■ Page extract ■
########################################
Following the investing maxim that you should love stocks when they are hated, I regularly scan the daily readout of stocks and ETFs hitting 52-week lows. Most of the time these investments deserve the shrunken valuations they now merit. Yet on rare occasion, real gems will emerge—if you have a contrarian mindset.

That’s why my ears pricked up when I noticed the lone ETF focused on New Zealand, the iShares MSCI New Zealand Capped ETF (ENZL), is now bumping along at––or near––its 52-week lows and at levels last seen in late 2013. As a far as I knew, New Zealand was home to one of the world’s healthier economies. That apparent disconnect meant it was time for a closer look.

Steady As She Goes

New Zealand typically garners high marks from global investors: The country ranks among the top in terms of social progression (which covers basic human needs and measures of well-being); and New Zealand is the highest-ranked (i.e. least corrupt) country on the Transparency International corruption perceptions index. That’s why the World Bank cites New Zealand as the second-most business-friendly country in the world, behind only Singapore.

Key measures underscore the economy’s appeal. Unemployment has fallen from 6.7 percent in 2012 to a projected 5.3 percent this year. Unemployment rates are falling despite a fairly heavy flow of immigrants into the country, especially from Australia. And inflation is virtually non-existent.

That backdrop is fueling GDP growth in excess of three percent, an enviable rate for most developed economies. Moreover, external debt equates to 38 percent of GDP, the lowest level in 11 years, and well below the levels seen across Europe, Japan and the United States. And the country is now operating a budget surplus, a true rarity in an era of global budget deficits.

Yet beneath the headlines, concerns are growing that dairy exports––which represent 40 percent of all exports, with much of that going to China––have begun to materially slow. And that is having a ripple effect on sentiment, with recent surveys pointing to a slowdown in job growth.
########################################
■ Data shown ■
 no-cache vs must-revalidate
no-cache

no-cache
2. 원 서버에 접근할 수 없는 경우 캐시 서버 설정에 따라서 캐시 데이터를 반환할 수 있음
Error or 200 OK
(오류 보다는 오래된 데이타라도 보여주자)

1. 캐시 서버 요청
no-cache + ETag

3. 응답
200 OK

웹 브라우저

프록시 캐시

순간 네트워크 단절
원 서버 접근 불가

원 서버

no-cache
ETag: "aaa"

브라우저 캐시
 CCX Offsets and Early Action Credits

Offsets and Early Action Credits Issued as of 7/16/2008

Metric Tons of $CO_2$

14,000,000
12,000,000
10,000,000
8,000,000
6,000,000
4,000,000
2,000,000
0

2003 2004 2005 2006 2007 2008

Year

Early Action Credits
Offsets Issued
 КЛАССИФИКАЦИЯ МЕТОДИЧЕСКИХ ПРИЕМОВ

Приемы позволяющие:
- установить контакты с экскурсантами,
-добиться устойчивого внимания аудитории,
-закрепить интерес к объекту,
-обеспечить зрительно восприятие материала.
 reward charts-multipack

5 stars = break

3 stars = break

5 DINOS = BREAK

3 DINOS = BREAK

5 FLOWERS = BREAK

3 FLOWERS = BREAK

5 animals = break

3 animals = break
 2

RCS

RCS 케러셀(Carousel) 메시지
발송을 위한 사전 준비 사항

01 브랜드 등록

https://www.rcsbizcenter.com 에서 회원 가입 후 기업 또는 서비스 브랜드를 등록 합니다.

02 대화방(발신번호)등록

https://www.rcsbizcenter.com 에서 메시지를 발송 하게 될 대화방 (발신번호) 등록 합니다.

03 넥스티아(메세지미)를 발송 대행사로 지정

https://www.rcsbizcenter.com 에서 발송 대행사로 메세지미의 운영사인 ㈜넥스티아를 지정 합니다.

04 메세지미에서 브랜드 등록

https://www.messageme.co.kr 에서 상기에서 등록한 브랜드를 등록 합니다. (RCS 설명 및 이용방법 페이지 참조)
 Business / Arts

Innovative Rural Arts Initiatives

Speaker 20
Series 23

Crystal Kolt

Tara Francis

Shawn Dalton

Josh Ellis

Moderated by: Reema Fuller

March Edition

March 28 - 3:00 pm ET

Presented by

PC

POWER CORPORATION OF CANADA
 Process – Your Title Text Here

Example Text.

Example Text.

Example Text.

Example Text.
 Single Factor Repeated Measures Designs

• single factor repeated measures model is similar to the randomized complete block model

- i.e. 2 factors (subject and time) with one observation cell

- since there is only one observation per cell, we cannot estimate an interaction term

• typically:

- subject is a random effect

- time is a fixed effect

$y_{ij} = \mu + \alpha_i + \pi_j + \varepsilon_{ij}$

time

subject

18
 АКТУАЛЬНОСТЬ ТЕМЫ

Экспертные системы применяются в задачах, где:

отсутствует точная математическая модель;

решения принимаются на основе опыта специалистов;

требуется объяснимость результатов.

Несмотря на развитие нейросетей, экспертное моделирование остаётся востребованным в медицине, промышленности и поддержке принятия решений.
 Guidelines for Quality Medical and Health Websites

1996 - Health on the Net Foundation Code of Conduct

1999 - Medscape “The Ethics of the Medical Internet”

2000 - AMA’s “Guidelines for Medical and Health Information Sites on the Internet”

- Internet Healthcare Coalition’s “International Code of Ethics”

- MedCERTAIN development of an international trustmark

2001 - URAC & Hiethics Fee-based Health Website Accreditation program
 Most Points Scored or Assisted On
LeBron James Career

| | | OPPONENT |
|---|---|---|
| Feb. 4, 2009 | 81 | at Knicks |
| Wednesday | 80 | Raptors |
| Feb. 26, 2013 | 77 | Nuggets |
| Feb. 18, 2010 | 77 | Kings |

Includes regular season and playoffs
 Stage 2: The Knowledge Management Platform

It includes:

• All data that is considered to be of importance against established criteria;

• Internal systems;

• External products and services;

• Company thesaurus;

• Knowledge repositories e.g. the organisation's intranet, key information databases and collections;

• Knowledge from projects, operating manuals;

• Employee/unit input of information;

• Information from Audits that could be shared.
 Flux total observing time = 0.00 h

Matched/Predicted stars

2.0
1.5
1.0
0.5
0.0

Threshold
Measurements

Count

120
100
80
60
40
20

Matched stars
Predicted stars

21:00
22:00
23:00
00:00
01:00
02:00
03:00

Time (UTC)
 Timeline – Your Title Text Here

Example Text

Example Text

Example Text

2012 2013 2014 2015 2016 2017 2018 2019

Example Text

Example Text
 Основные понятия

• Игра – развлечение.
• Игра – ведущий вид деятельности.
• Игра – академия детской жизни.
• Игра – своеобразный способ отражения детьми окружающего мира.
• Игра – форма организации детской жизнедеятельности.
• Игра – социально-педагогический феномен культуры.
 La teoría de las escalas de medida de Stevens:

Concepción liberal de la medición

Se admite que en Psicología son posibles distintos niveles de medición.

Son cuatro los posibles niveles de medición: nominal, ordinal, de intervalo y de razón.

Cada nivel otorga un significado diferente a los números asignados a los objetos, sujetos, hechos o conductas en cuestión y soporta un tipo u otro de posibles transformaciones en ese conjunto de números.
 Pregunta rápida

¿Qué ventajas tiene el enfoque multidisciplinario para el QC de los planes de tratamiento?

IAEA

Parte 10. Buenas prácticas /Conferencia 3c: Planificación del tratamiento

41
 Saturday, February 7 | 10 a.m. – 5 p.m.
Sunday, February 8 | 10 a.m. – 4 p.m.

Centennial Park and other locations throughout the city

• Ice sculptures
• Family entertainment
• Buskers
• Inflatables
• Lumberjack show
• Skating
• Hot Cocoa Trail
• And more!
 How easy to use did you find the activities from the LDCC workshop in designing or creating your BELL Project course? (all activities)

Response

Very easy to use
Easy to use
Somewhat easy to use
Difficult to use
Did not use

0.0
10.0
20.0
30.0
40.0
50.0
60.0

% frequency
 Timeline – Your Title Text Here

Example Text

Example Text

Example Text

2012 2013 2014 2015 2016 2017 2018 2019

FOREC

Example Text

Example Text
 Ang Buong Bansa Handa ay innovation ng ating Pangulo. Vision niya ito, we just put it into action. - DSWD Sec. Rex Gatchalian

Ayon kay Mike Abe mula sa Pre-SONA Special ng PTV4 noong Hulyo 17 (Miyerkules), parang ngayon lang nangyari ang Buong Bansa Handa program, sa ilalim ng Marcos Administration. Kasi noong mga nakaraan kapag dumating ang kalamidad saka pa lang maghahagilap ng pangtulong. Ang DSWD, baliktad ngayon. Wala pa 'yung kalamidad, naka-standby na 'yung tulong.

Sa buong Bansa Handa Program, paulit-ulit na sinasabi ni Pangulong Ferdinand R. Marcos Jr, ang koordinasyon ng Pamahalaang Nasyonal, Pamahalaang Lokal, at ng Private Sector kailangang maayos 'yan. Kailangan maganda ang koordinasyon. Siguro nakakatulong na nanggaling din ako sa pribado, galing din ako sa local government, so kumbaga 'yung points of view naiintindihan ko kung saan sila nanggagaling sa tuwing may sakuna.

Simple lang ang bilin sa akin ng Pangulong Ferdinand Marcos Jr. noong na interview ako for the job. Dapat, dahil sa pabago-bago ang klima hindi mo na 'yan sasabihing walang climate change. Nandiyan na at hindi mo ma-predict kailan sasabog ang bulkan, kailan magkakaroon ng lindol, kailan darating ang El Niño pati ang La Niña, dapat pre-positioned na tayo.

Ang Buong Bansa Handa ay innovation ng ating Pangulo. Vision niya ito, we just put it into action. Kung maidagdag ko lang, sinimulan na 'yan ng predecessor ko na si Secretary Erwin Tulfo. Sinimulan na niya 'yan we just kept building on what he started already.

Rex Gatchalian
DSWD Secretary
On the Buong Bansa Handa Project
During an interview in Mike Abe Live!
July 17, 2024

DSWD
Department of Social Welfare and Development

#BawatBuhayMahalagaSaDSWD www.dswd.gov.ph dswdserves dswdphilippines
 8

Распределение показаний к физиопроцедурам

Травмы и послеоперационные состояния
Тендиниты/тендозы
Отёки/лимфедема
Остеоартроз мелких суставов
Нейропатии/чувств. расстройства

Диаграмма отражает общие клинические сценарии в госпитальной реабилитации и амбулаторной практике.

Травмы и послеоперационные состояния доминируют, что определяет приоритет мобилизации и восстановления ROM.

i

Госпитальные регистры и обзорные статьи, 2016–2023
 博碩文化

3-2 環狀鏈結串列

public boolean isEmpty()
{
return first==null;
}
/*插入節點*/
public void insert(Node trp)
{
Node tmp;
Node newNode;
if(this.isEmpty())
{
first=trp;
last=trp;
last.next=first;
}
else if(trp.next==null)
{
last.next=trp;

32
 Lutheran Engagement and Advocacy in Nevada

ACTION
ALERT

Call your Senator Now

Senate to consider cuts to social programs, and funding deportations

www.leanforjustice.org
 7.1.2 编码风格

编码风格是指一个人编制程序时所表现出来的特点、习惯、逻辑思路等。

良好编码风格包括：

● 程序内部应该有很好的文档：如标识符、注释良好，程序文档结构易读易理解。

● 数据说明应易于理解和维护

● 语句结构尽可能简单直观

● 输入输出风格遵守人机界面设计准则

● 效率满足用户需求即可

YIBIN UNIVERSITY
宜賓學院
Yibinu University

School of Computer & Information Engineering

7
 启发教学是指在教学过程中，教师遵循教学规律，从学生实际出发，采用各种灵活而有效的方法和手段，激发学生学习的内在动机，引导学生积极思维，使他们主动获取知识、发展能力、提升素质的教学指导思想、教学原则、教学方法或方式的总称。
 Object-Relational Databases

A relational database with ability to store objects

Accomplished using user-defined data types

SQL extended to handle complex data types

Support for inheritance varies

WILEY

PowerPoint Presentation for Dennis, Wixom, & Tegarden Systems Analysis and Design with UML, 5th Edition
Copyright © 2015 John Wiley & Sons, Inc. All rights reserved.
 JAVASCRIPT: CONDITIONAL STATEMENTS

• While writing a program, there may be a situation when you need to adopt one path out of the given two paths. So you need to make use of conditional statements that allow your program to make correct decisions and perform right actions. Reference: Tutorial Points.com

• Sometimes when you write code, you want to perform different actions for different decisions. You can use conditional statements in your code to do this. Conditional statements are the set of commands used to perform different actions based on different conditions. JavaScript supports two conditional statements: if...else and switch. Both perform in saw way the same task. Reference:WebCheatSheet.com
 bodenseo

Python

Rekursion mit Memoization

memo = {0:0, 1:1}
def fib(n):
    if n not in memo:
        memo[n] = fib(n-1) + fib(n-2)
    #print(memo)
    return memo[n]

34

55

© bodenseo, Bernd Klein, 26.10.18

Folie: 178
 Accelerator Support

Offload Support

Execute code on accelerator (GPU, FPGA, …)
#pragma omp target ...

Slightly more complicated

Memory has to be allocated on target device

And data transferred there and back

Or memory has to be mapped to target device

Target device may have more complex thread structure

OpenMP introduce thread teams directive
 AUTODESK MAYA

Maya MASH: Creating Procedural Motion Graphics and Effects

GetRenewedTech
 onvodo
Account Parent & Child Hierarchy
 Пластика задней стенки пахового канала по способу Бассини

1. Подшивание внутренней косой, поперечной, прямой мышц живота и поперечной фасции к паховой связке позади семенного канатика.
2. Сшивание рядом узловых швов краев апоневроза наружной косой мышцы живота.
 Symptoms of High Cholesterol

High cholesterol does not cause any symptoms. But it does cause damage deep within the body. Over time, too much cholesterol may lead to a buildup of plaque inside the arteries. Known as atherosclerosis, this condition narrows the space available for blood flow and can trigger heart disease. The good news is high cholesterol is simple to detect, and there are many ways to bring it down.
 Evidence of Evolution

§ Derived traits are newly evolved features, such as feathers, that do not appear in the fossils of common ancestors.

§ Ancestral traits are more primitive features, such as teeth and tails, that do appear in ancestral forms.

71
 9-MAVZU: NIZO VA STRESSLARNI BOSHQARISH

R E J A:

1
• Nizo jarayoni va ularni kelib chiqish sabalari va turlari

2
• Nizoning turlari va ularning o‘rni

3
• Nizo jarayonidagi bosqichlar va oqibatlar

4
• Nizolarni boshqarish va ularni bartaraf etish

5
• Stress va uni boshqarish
########################################
■ What the task requires ■
In the article on New Zealand, rewrite the passage from "New Zealand typically" up to and including "is virtually non-existent.", changing "Unemployment" to "Joblessness".

■ Written answer ■
New Zealand typically garners high marks from global investors: The country ranks among the top in terms of social progression (which covers basic human needs and measures of well-being); and New Zealand is the highest-ranked (i.e. least corrupt) country on the Transparency International corruption perceptions index. That’s why the World Bank cites New Zealand as the second-most business-friendly country in the world, behind only Singapore.

Key measures underscore the economy’s appeal. Joblessness has fallen from 6.7 percent in 2012 to a projected 5.3 percent this year. Joblessness rates are falling despite a fairly heavy flow of immigrants into the country, especially from Australia. And inflation is virtually non-existent.